The Series of Chart Patterns Chapter 11: “Flag Pattern”

What is Flag chart pattern?

A flag pattern is a trend continuation pattern, appropriately named after its visual similarity to a flag on a flagpole. It is formed by price action, which is contained within a small rectangle or a parallelogram. This is created when there is a minor profit booking in either an uptrend or a downtrend.

How does it work?
Flags are created by a sharp price move, followed by a consolidation which runs between parallel lines. It consists of two parts:
1. Flag pole: It is the distance between the first support level to the high of the flag in case of a bullish flag. For bearish flag, it is the distance between the first resistances to the low of flag/pennant.

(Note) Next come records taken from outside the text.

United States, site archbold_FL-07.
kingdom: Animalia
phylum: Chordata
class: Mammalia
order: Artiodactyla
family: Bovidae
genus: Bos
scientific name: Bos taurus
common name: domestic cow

2. Body: In case of flag, the body is a small rectangular pattern that slopes against the trend. The rectangle is formed by two parallel trend lines. For example, if the trend was up then the flag slopes down and vice versa.

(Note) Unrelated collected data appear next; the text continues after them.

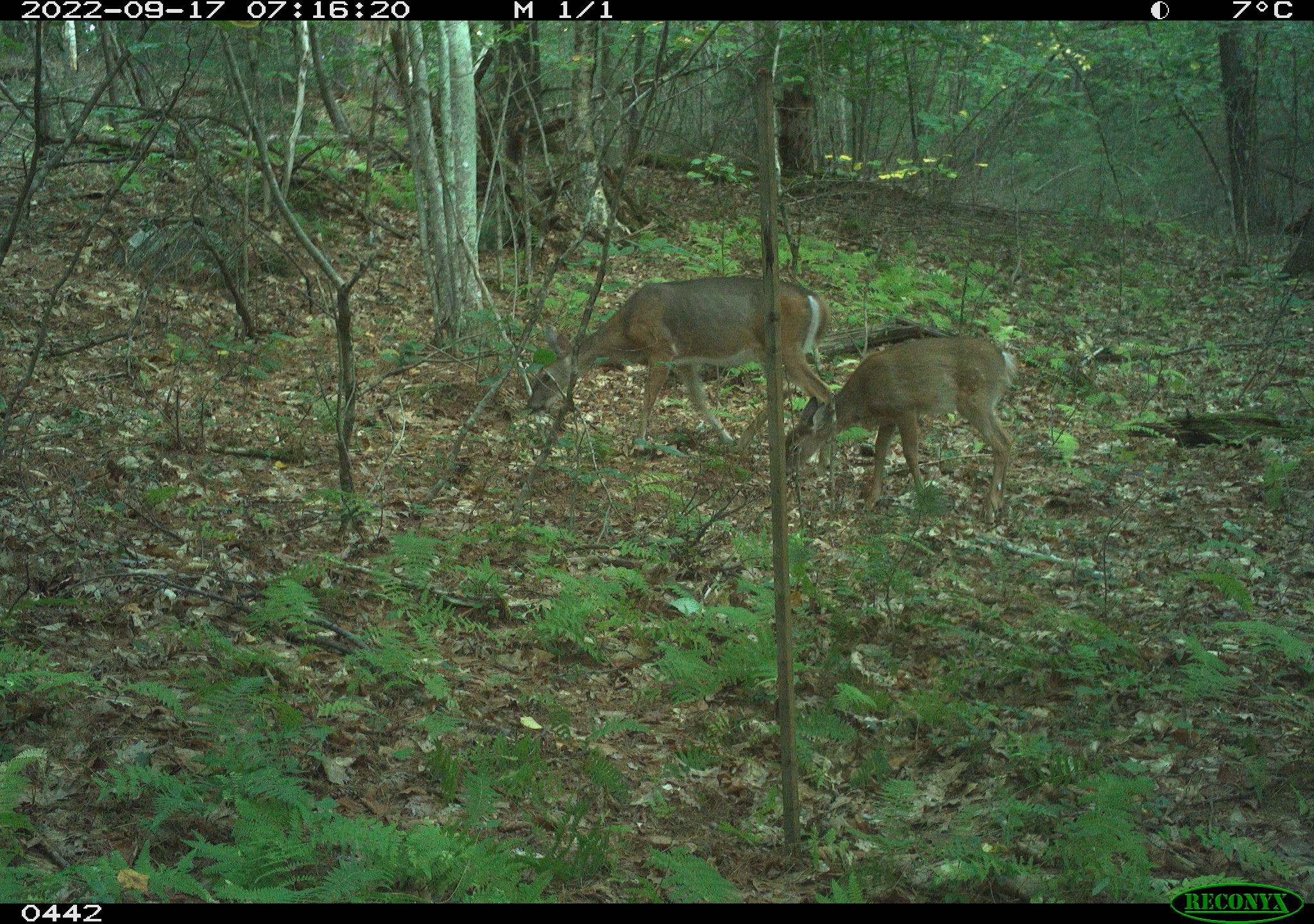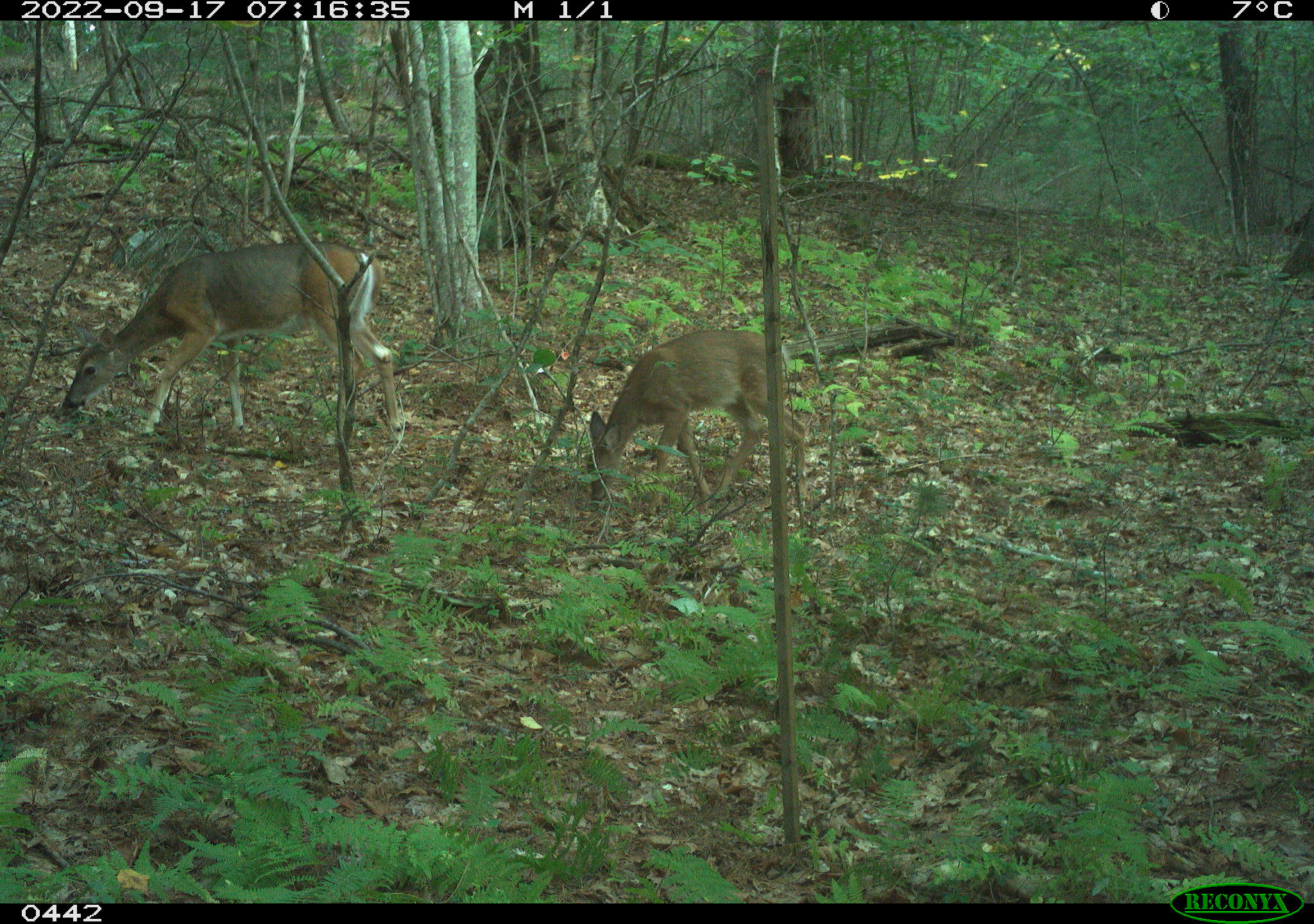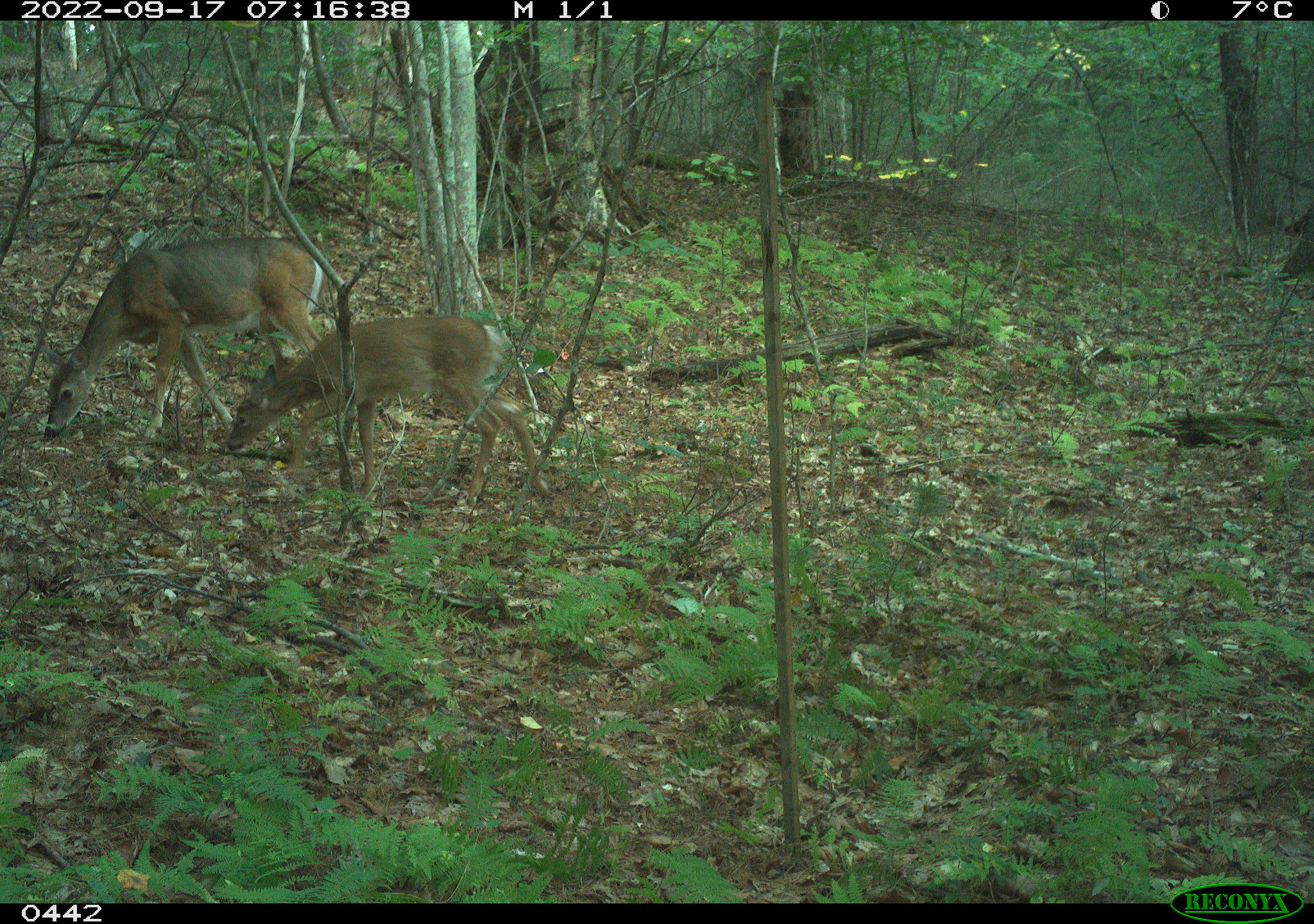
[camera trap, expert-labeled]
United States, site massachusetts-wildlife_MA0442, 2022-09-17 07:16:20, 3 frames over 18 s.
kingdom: Animalia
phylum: Chordata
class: Mammalia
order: Artiodactyla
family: Cervidae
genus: Odocoileus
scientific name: Odocoileus virginianus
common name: white-tailed deer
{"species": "white-tailed deer (Odocoileus virginianus)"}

The breakout forms when the upper resistance trend line breaks as prices surge back towards the high of the formation and explodes through to trigger another breakout and uptrend move. The sharper the spike on the flagpole, the more powerful the bull flag can be & vice versa.
How to Trade with Symmetrical Falling wedge pattern?
· The flag portion of the pattern must run between parallel lines.
· There must be a sharp move higher followed by a sideways flag OR a flag that is slightly angled down.
· If the sharp move is down, then there should be a sideways flag OR angled higher (moving opposite the strong down move).
· The move which precedes the flag portion of the pattern (the pole) must be a sharp move, nearly vertical, and be noticeably larger.